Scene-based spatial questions
·····
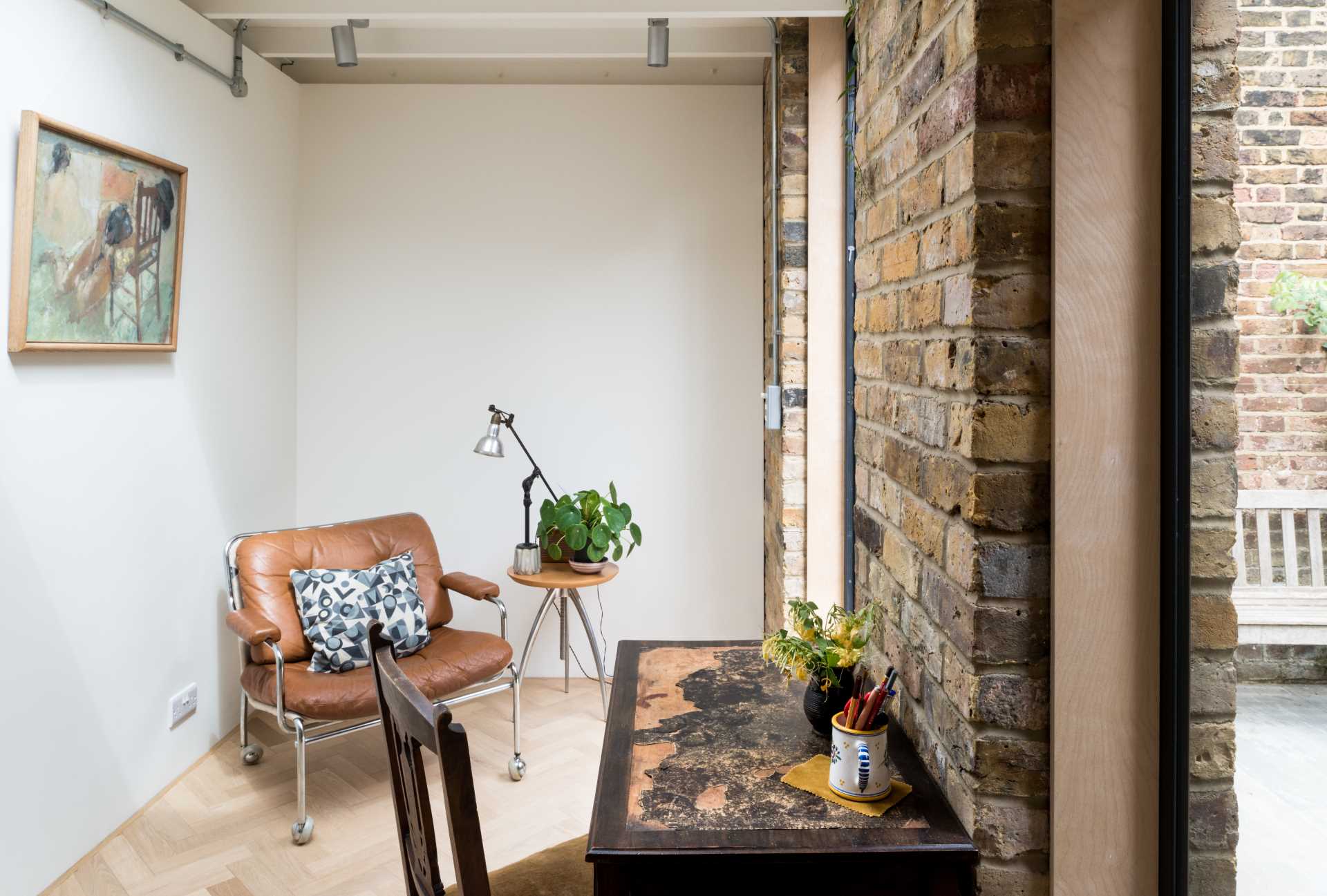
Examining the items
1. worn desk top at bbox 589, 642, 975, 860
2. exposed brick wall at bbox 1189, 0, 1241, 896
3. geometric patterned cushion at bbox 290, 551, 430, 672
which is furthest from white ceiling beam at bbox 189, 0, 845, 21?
worn desk top at bbox 589, 642, 975, 860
·····
*Given request*.
Rewrite the records above, changing "furthest" to "farthest" and keeping everything else the same. Omit the pictures from your answer.

*Result*.
Examining the items
1. worn desk top at bbox 589, 642, 975, 860
2. exposed brick wall at bbox 1189, 0, 1241, 896
3. geometric patterned cushion at bbox 290, 551, 430, 672
which is farthest from white ceiling beam at bbox 189, 0, 845, 21?
worn desk top at bbox 589, 642, 975, 860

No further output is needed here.